Gradient structures exist ubiquitously in natural materials such as shells, bones and trees, and exhibit high strength and high toughness to help creatures survive from natural damages. Strength and ductility are mutual repulsive in traditional strengthening strategies. Gradient structures have been therefore increasingly applied to engineering materials for better mechanical performances. It has been a big challenge to understand structural gradient–related mechanical behaviors in gradient structures.

A recent study published in Science shows how simultaneous enhancement in strength and work hardening can be achieved by solely increasing the structural gradient in pure Cu.

Prof. LU Lei’s group at Institute of Metal Research, Chinese Academy of Sciences (IMR, CAS), collaborated with Prof. Huajian Gao’s group at Brown University, USA, designed and synthesized gradient nanotwinned structures with large structural gradients in pure Cu and revealed the unique strengthening behaviors and mechanisms.

It is found that as the structural gradient increases, the strength and work hardening of gradient nanotwinned Cu are simultaneously enhanced with almost constant ductility and can even exceed those of the strongest component of the gradient microstructure when the structural gradient is sufficiently large. Such a strengthening behavior is never found in metals with homogenous or other inhomogeneous microstructures.

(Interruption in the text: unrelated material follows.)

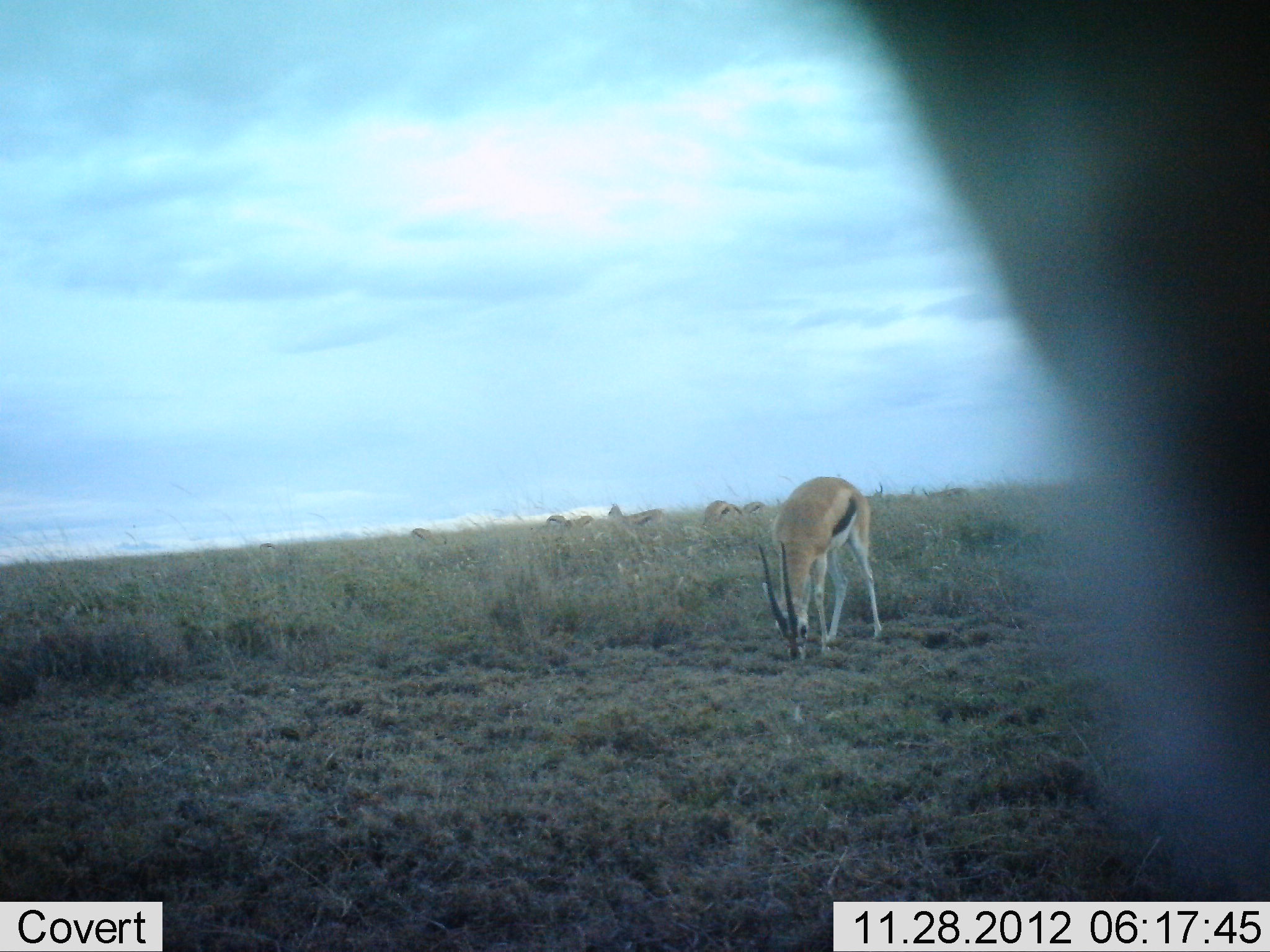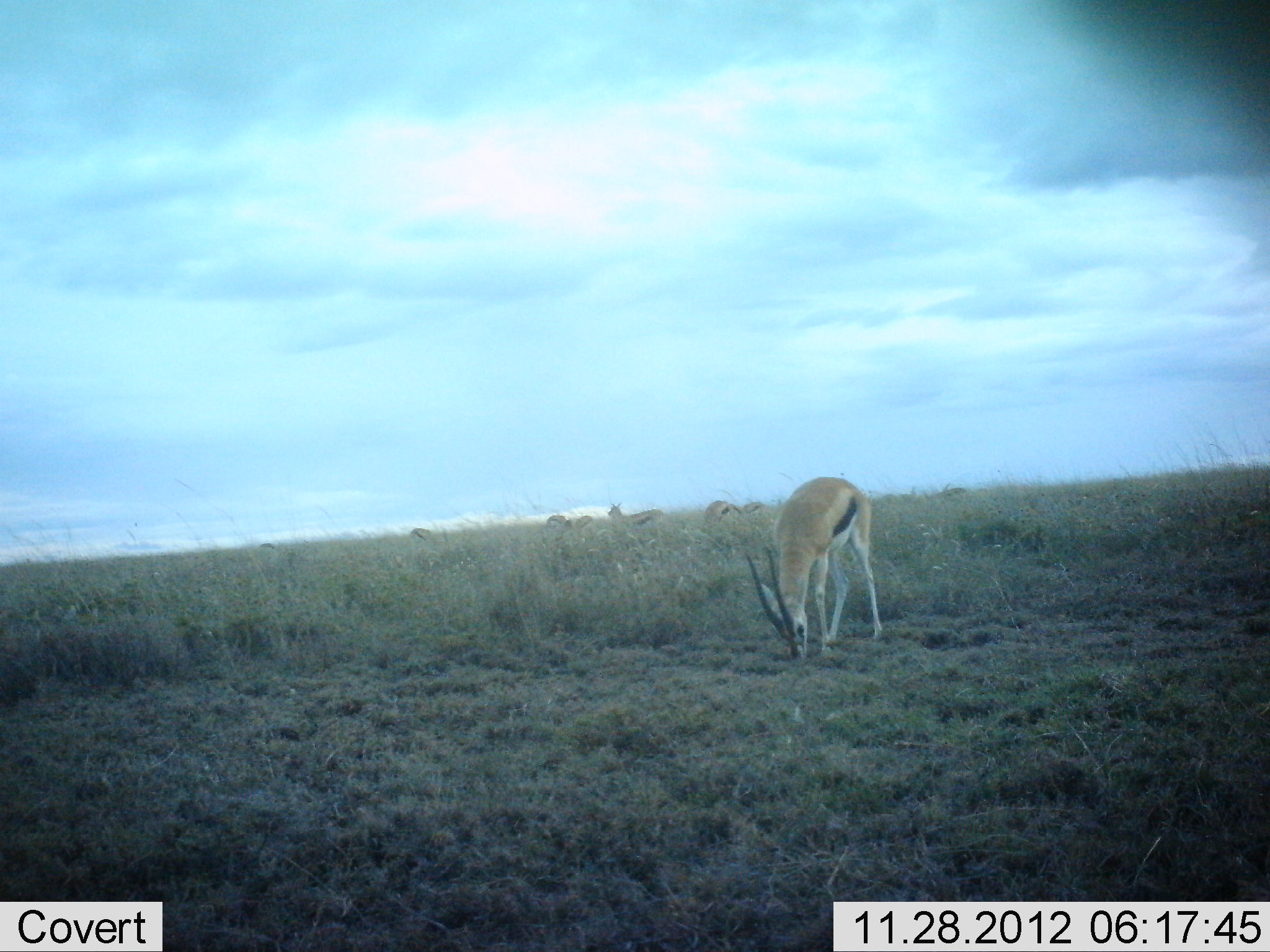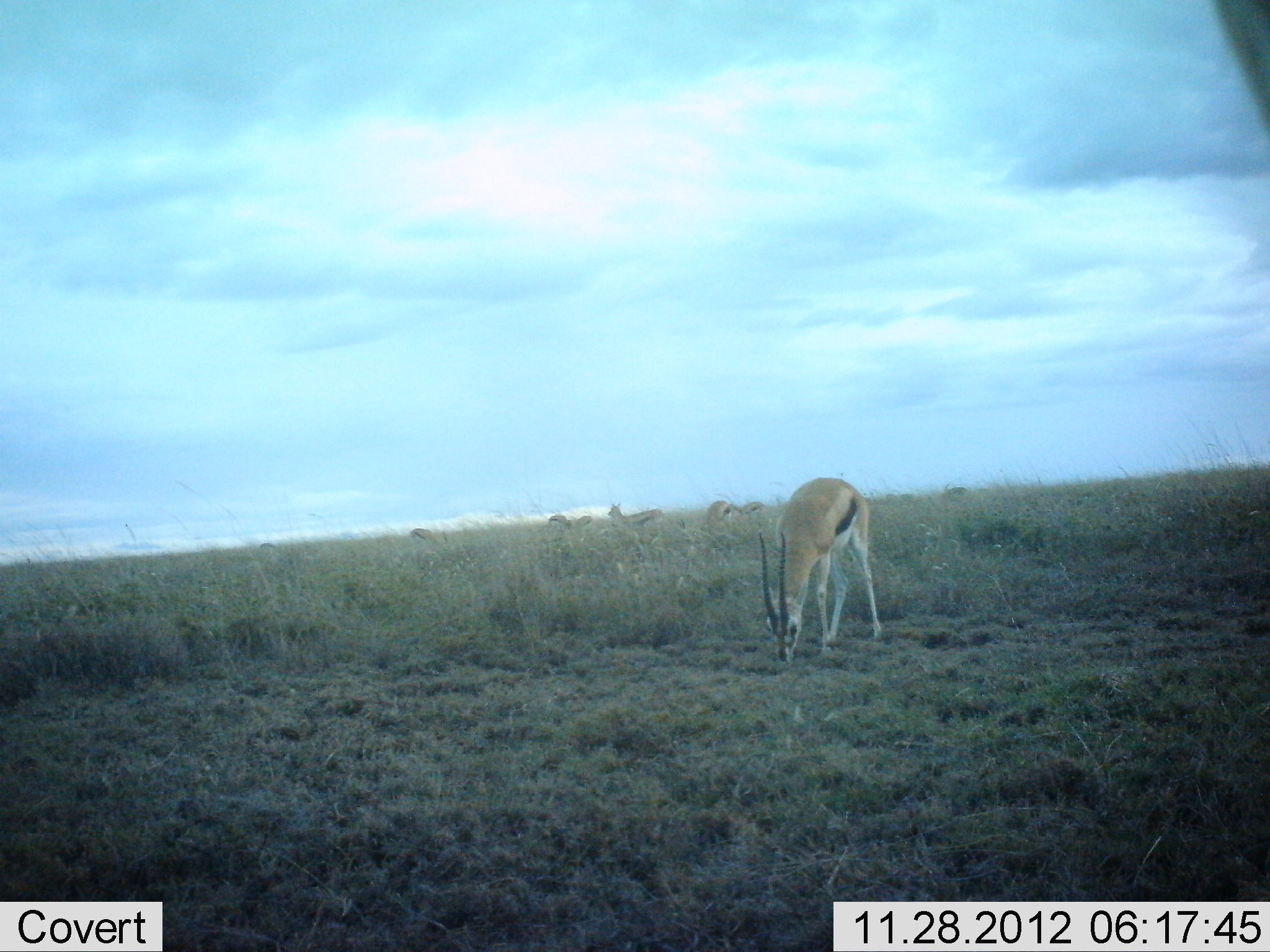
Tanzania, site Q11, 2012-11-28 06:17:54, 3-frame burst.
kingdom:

Microstructural characterization and massively parallel atomistic simulations were combined to find that the extra strengthening is attributed to the unique patterning of geometrically necessary dislocations in the form of bundles of concentrated dislocations uniformly distributed in grain interiors. The bundles of concentrated dislocation appear at small strains and lie along the gradient direction, and are fundamentally different from randomly distributed, statistically stored dislocations in homogeneous structures. The bundles of concentrated dislocations with ultrahigh density of dislocations act as strong obstacles to slip, help to delocalize plastic deformation inside the grains, and accelerate the work- hardening process.

The extra strengthening of gradient nanotwinned structures provides a guide for optimizing properties of metal through gradient structures.

This work is supported by the National Natural Science Foundation, the Ministry of Science and Technology of China and the Key Research Program of Frontier Science, Chinese Academy of Sciences.